TAR/ターのメンタームのネタバレレビュー・内容・結末

TAR/ター(2022年製作の映画)
4.0

このレビューはネタバレを含みます

稀代の指揮者、かつ女性(同性愛者、パワフル、逆境に打ち勝ったというイメージ)であるター。超名門オーケストラでの指揮、自著の発行、自分を取り巻くすべての権限を持つ姿は、今話題のあの芸人の姿と重なって見える。

彼が昭和から築き上げてきた、誰の目にも明らかな実績は確固たるものであり、多くの人が影響を受け、尊敬の対象としてきた。ターも同様に、彼/彼女による努力と才能で賞賛され、その眼差しは彼女自身の生き方、考え方にも向けられる。1人の人間が成し遂げたことである以上、その才能と人格の評価が切り離されて捉えられることはおよそない。

そんな中、彼/彼女の人格の歪みが成した行為が大きくフォーカスされる出来事が起きる。被害者を自殺に追い込むほどのショックを与えた彼女の行為を、彼/彼女自身が大きく捉えている様子はない。むしろ、人を選別し、人の人生を左右することは彼/彼女の役割として日常的に求められている行為である。仕事の中で行うその行為に麻痺した彼らは、私的空間でもそれらの権力を振りかざし、自分の行動の重大さをいちいち省みることはない。仕事に全力で生きれば生きるほど、仕事と自分自身は一体となり、境界線を引くことは難しい。

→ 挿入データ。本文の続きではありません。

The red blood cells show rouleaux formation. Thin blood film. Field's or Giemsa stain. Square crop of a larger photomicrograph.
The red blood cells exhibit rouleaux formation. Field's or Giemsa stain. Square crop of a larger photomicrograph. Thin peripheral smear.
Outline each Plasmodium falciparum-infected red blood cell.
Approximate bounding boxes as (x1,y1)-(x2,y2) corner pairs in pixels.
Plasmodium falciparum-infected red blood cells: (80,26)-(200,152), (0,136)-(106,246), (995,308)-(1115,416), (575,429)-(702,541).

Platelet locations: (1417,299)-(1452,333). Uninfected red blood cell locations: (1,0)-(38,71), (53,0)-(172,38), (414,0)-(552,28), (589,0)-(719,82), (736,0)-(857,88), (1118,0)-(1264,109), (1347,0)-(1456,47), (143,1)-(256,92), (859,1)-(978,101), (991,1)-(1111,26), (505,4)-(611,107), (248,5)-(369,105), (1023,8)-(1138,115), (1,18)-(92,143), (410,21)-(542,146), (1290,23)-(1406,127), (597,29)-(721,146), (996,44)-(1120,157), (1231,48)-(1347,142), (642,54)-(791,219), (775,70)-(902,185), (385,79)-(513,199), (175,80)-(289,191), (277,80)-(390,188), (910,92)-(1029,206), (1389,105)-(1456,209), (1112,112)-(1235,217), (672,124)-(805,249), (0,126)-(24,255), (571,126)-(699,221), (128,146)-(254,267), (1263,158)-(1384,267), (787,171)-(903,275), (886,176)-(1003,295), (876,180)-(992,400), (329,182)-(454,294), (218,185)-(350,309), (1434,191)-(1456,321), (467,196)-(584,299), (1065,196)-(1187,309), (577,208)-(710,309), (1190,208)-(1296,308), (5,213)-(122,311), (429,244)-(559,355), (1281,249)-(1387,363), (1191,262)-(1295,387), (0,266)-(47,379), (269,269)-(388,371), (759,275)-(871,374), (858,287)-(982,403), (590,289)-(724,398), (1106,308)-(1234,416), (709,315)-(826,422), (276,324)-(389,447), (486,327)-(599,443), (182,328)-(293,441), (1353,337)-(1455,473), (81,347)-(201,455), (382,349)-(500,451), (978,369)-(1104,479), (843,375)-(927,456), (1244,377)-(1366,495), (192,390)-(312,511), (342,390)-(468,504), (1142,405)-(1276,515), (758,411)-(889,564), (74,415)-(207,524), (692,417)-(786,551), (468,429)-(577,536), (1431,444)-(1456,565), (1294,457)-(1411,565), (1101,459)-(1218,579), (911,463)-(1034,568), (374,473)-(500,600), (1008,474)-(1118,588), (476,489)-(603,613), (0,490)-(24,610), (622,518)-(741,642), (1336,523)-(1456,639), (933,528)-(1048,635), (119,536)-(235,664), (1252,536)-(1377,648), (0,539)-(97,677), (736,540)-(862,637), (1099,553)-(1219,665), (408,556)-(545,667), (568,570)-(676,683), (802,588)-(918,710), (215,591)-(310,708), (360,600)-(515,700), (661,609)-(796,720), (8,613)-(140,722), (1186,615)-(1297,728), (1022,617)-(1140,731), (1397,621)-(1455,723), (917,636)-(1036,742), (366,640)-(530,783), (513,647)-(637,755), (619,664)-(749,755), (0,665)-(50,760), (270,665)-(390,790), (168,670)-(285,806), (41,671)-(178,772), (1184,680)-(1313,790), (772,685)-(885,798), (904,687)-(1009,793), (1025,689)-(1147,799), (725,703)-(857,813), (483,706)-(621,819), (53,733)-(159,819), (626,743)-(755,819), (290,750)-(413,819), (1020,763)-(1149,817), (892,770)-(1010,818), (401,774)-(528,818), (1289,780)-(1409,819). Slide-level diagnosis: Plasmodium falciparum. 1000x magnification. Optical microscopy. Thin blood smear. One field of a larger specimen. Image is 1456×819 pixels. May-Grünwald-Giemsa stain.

ターは、ある日突然告発という形で極めて客観的に自分の行為をジャッジされる。「才能」の要素をとっぱらって並べられた事実は、到底世間が受け入れられるものではなく、ターは辞職へ追い込まれる。最初に告発を受けた段階では、気にすることなく作曲に打ち込む姿がみられるが、現実的に降板され、自分の才能領域にも影響が出ることが分かった途端、彼女は精神を病む。第三者の目からは「才能」「人格」は分けて考えられて当然であるが、当の本人の中ではこの両者が密接に繋がっており、人格の否定は才能の否定、ひいては自分の存在の否定につながるのだろう。次々と病的な行動に出る彼女だが、その苦しみは彼女がこれまで傷つけてきた人々の苦しみを考えれば、比較にもならないものだろう。